The SAFE Act does not cover employees of (1) government agencies; and (2) bona fide nonprofit organizations who act as loan originators only as part of their duties because they are not engaging in the business of a loan originator and, thus, do not require licensure by states.

With regard to nonprofit organizations the Final Rule states:

HUD recognizes that the mere fact of an organization’s 501(c)(3) status is insufficient to conclude that its employees who act as loan originators necessarily do so for the benefit of the borrower and for public or charitable purposes, rather than for the profit of the organization or another entity or individual. Instead, the organization’s activities, purpose, incentive structures, and loan products must be considered in order to determine that its employees who act as loan originators do so outside of a commercial context.7

In particular, HUD’s definition of “loan originator” provides that in determining whether a nonprofit organization is a bona fide nonprofit organization, a state supervisory authority must consider, at a minimum, the following seven-factor list of criteria: (1) Maintains tax-exempt status under section 501(c)(3) of the Internal Revenue Code of 1986; (2) Promotes affordable housing or provides homeownership education, or similar services; (3) Conducts its activities in a manner that serves public or charitable purposes; (4) Receives funding and revenue and charges fees in a manner that does not incentivize the organization or its employees to act other than in the best interests of its clients; (5) Compensates employees in a manner that does not incentivize employees to act other than in the best interests of its clients; (6) Provides to or identifies for the borrower residential mortgage loans with terms that are favorable to the borrower and comparable to mortgage loans and housing assistance provided under government housing assistance programs; and (7) Meets such other standards that the state determines appropriate.8

Individuals who only engage in loan modifications or are third-party loan modification specialists should not be subject to mortgage loan origination licensing.
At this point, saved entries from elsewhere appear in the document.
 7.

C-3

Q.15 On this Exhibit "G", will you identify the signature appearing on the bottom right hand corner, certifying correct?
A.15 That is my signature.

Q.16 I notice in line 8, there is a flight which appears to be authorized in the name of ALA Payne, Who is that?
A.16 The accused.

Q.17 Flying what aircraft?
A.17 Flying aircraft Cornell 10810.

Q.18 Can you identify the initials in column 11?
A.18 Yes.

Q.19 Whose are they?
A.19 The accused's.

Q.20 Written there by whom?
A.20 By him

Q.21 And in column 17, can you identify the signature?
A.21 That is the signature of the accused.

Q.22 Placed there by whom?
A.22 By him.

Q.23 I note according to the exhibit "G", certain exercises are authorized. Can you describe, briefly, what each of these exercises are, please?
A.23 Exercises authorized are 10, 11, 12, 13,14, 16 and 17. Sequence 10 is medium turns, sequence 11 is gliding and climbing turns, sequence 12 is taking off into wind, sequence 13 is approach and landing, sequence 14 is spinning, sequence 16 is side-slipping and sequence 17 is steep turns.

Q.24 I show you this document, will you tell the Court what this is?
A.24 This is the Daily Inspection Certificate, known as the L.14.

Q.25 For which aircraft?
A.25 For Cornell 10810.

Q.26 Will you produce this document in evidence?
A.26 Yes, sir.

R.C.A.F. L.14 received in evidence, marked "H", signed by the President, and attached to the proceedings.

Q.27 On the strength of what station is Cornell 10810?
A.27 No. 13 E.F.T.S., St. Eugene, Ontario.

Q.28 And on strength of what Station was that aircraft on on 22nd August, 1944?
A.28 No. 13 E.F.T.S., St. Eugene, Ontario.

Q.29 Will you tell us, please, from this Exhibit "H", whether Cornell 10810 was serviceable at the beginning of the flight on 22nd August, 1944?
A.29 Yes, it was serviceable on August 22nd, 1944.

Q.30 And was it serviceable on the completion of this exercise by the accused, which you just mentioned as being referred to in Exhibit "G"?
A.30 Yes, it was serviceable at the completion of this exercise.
HUD leaves to the Consumer Financial Protection Bureau (“CFPB”) the issue of whether such individuals should be licensed under the SAFE Act. That being said, HUD also provides that individuals involved in refinance transactions are subject to licensing under the SAFE Act. “A refinancing results in a new loan, not a modified loan.”9

HUD has included a set of appendices as part of the Final Rule, which provides examples of individuals who should and should not be licensed under the SAFE Act. This is an approach similar to the one the federal Banking Agencies took in their SAFE Act Final Rule, which is applicable to employees of federally regulated financial institutions.
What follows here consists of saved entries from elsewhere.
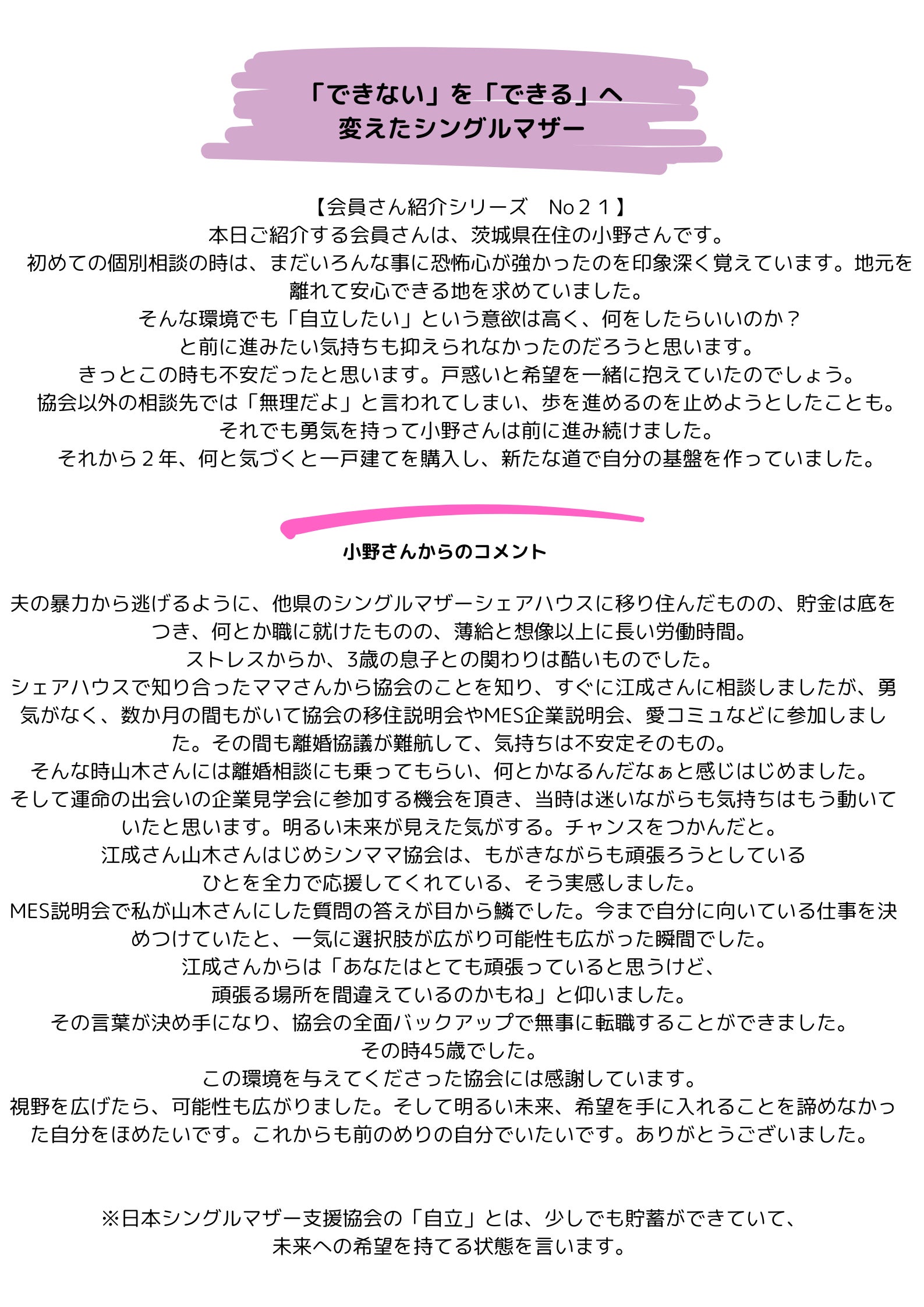 「できない」を「できる」へ
変えたシングルマザー

【会員さん紹介シリーズ　No２１】
本日ご紹介する会員さんは、茨城県在住の小野さんです。
初めての個別相談の時は、まだいろんな事に恐怖心が強かったのを印象深く覚えています。地元を離れて安心できる地を求めていました。
そんな環境でも「自立したい」という意欲は高く、何をしたらいいのか？
と前に進みたい気持ちも抑えられなかったのだろうと思います。
きっとこの時も不安だったと思います。戸惑いと希望を一緒に抱えていたのでしょう。
協会以外の相談先では「無理だよ」と言われてしまい、歩を進めるのを止めようとしたことも。
それでも勇気を持って小野さんは前に進み続けました。
それから２年、何と気づくと一戸建てを購入し、新たな道で自分の基盤を作っていました。

小野さんからのコメント

夫の暴力から逃げるように、他県のシングルマザーシェアハウスに移り住んだものの、貯金は底をつき、何とか職に就けたものの、薄給と想像以上に長い労働時間。
ストレスからか、3歳の息子との関わりは酷いものでした。
シェアハウスで知り合ったママさんから協会のことを知り、すぐに江成さんに相談しましたが、勇気がなく、数か月の間もがいて協会の移住説明会やMES企業説明会、愛コミュなどに参加しました。その間も離婚協議が難航して、気持ちは不安定そのもの。
そんな時山木さんには離婚相談にも乗ってもらい、何とかなるんだなぁと感じはじめました。
そして運命の出会いの企業見学会に参加する機会を頂き、当時は迷いながらも気持ちはもう動いていたと思います。明るい未来が見えた気がする。チャンスをつかんだと。
江成さん山木さんはじめシンママ協会は、もがきながらも頑張ろうとしている
ひとを全力で応援してくれている、そう実感しました。
MES説明会で私が山木さんにした質問の答えが目から鱗でした。今まで自分に向いている仕事を決めつけていたと、一気に選択肢が広がり可能性も広がった瞬間でした。
江成さんからは「あなたはとても頑張っていると思うけど、
頑張る場所を間違えているのかもね」と仰いました。
その言葉が決め手になり、協会の全面バックアップで無事に転職することができました。
その時45歳でした。
この環境を与えてくださった協会には感謝しています。
視野を広げたら、可能性も広がりました。そして明るい未来、希望を手に入れることを諦めなかった自分をほめたいです。これからも前のめりの自分でいたいです。ありがとうございました。

※日本シングルマザー支援協会の「自立」とは、少しでも貯蓄ができていて、
未来への希望を持てる状態を言います。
The SAFE Act establishes the minimum floor for state regulation of loan originators. After the SAFE Act’s enactment on July 30, 2008, the states moved to enact or amend laws to license mortgage loan originators. As a result, some of the states have enacted statutes or taken interpretative views that are broader in scope than the SAFE Act’s licensing requirements and the Final Rule’s minimum standards. Some of these states have sought to regulate tax-exempt organizations’ housing counseling and loan origination services. Now that HUD has clarified that housing counselors employed by HUD-approved housing counseling agencies fall outside of the scope of the SAFE Act there may be a shift in these states’ positions.

On July 21, 2011, HUD’s rulemaking authority under the SAFE Act was transferred to the CFPB pursuant to the Dodd-Frank Wall Street Reform and Consumer Protection Act.